リエさんがいるおかげで、家族の誕生日もクリスマスも、イベントごとがとても楽しみになりますね♪


えららん |  2011.11.27(日) 14:41 | URL |  【編集】

リエさんへ

お返事とお礼が遅くなり、すみませんでした。
バースディパーティが華やかになりましたし、みんなで「うわー、おいしい!」と大騒ぎしながら食べ、とても幸せでした。
ほんとうにありがとうございました。

> あ、ケーキに使ったさつまいもはウチの子供達が保育園の芋掘りで掘ってきたお芋です^^
> 同じ5歳児の男の子のご家族が無農薬で農業をされていて、保育園ではそちらの畑をお借りしているそうです。
> 子供達に「これでお友達にケーキを作ってあげたいけどいい?」ときいたら喜んで渡してくれました♪

そうでしたか~、子どもたちが作ったサツマイモが我が家に来てくれたのですね♪
思いやりがつながりあって我が家のケーキになってくれたのだと思うと、ほんとうに嬉しいです!

> 私はケーキ屋さんで働いていた頃、ムース作りの上手な先輩に基本を教えていただいたんです。
> その頃もイチゴのムースは油脂の入らない、小麦粉と卵と砂糖だけで作るフィンガーービスケットのような軽いビスキュイ生地と組み合わせていました。
> バターやアーモンドの入ったリッチな生地は、イチゴのムースの味や香りを消してしまうのだと思います。

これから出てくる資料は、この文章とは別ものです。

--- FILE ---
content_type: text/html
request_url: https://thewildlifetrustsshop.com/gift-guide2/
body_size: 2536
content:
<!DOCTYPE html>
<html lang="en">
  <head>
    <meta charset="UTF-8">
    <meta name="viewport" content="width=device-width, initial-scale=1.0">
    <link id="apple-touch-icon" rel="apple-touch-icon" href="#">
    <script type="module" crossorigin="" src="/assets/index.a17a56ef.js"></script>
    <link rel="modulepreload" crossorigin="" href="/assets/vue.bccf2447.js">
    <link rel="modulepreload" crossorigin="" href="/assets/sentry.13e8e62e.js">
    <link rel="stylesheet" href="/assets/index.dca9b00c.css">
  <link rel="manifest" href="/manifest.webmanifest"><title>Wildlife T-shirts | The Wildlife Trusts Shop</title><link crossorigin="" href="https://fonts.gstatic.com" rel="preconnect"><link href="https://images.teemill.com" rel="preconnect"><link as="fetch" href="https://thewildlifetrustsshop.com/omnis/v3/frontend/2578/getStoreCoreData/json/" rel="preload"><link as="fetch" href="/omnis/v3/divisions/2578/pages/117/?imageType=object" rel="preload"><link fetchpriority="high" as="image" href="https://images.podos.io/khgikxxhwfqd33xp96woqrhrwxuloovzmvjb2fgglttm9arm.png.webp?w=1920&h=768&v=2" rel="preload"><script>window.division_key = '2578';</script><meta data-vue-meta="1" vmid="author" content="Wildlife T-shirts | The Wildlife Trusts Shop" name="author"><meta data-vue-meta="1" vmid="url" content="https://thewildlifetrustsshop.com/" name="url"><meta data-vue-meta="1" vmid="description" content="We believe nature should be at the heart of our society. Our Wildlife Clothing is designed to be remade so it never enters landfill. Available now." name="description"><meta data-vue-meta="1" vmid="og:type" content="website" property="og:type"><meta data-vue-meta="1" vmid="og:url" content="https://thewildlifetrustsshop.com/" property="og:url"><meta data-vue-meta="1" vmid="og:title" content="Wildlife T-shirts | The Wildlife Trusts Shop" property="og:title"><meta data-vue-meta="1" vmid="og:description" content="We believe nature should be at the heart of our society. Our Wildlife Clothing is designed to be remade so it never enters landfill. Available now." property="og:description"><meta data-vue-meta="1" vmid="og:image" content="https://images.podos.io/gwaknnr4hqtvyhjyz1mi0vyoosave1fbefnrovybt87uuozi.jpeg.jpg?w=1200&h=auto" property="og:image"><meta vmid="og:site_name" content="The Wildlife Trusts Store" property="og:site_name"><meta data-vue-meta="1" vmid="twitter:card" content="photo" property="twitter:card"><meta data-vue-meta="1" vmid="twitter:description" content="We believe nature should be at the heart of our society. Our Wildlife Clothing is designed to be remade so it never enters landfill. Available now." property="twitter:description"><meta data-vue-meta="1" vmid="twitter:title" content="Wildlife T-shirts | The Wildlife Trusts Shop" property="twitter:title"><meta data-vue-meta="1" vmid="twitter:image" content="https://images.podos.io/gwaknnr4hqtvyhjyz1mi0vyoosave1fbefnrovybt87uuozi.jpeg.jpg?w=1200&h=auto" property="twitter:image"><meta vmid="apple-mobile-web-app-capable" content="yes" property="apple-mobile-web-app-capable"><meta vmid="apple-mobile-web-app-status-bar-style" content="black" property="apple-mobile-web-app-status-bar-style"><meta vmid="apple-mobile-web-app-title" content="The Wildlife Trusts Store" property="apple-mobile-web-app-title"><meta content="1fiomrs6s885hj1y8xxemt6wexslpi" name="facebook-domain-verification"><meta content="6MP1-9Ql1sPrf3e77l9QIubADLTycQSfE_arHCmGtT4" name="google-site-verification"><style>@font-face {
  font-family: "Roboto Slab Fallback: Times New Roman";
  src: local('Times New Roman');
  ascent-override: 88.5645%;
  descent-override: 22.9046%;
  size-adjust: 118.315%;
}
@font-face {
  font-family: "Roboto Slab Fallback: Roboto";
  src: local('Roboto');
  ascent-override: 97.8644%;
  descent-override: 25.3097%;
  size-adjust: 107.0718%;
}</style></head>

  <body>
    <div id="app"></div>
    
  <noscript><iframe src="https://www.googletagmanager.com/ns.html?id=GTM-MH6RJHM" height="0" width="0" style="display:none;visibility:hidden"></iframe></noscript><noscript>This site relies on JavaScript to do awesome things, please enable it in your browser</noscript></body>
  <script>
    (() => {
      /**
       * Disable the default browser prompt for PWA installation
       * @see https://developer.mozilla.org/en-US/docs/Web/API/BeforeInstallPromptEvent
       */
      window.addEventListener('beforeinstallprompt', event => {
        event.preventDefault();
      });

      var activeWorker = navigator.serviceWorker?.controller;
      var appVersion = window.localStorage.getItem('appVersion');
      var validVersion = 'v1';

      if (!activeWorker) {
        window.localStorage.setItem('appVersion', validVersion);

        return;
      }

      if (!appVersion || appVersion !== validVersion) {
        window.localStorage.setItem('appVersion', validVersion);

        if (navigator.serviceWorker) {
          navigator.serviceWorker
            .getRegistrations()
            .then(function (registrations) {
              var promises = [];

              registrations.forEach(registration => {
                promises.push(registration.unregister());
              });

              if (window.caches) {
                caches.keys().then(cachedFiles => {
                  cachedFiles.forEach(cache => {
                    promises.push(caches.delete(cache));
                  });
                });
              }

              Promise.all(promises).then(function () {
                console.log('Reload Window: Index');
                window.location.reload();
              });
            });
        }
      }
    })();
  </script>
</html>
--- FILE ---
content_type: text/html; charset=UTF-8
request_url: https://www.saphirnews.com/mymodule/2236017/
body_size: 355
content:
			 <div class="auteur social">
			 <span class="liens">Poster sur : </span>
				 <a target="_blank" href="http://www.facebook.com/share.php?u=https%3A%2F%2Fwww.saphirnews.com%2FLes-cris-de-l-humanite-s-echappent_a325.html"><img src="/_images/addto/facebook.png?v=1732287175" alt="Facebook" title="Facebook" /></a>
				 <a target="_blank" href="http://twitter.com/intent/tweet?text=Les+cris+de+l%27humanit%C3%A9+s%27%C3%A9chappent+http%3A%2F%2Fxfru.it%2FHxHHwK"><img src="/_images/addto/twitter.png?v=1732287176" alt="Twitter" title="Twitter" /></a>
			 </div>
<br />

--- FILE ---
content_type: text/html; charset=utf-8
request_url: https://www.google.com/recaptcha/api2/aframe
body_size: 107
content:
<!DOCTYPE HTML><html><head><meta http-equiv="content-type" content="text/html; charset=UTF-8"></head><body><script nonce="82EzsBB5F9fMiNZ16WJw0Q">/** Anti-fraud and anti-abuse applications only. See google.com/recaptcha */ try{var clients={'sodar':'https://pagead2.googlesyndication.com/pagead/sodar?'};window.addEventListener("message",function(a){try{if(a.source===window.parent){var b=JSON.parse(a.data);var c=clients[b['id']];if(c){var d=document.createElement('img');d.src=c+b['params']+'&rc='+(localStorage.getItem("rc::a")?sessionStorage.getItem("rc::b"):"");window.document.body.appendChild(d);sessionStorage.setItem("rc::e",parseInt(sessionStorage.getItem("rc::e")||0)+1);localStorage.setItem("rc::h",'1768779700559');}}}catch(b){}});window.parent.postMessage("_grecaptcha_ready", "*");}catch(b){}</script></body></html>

なるほどー、言われてみれば、フレッシュなイチゴのムースって、たいてい軽い味わいですね。
お店で売っているイチゴを使ったケーキで一番おいしいなと感じるのはイチゴのショートケーキだったりするのは、スポンジにそれほど主張がないからなんでしょうね~。
そういう作り手ならではの視点や、味の組み立てのコツをうかがうと、非常に興味深いです♪

> お菓子を作っていると、「美味しい」とはどういうことだろうとか
> お店はどうあればいいのだろうかと考えます。

おいしいというのは難しいことですね。
万人にとってのおいしさを求めていくと、味覚を画一化することになってしまいがちで、必ずしも特徴のある風味ではなくなってしまいますものね。
とはいえ、あまりに冒険的な味というのも受け入れられにくいものだと思いますし……。
そのさじ加減が「お菓子作りのセンス」というものなのでしょうね。

私はリエさんのケーキをいただくといつも思うのですが、やはり、食べ慣れた味がもっともおいしいんだと感じます。
米や野菜や果物といった私たちが先祖の代から食べてきた食物というのは、遺伝子に組み込まれているおいしさの指標のようなものになっているんじゃないかと思うんですよねぇ。
「これ、おいしい! ご飯に合う味♪」とかよくいいますし。

食物アレルギーがあると、いわゆる「西洋の食文化」というのは取り入れにくいですよね。
でも、それゆえに「受け継がれてきた食文化」を味わうセンサーは非常に敏感で、高脂肪&高タンパク&濃い味付けの食事を続けてセンサーがうまく働かなくなってしまった人たちよりも、繊細な味と香りを受け止めることができるように感じます。

リエさんの作るケーキは、そうした私たちが本来持っている味覚のセンサーを感動させ、食材のありのままの風味を経験する幸せを感じさせてくれるものだと思っています。

いつも幸せをありがとうございます。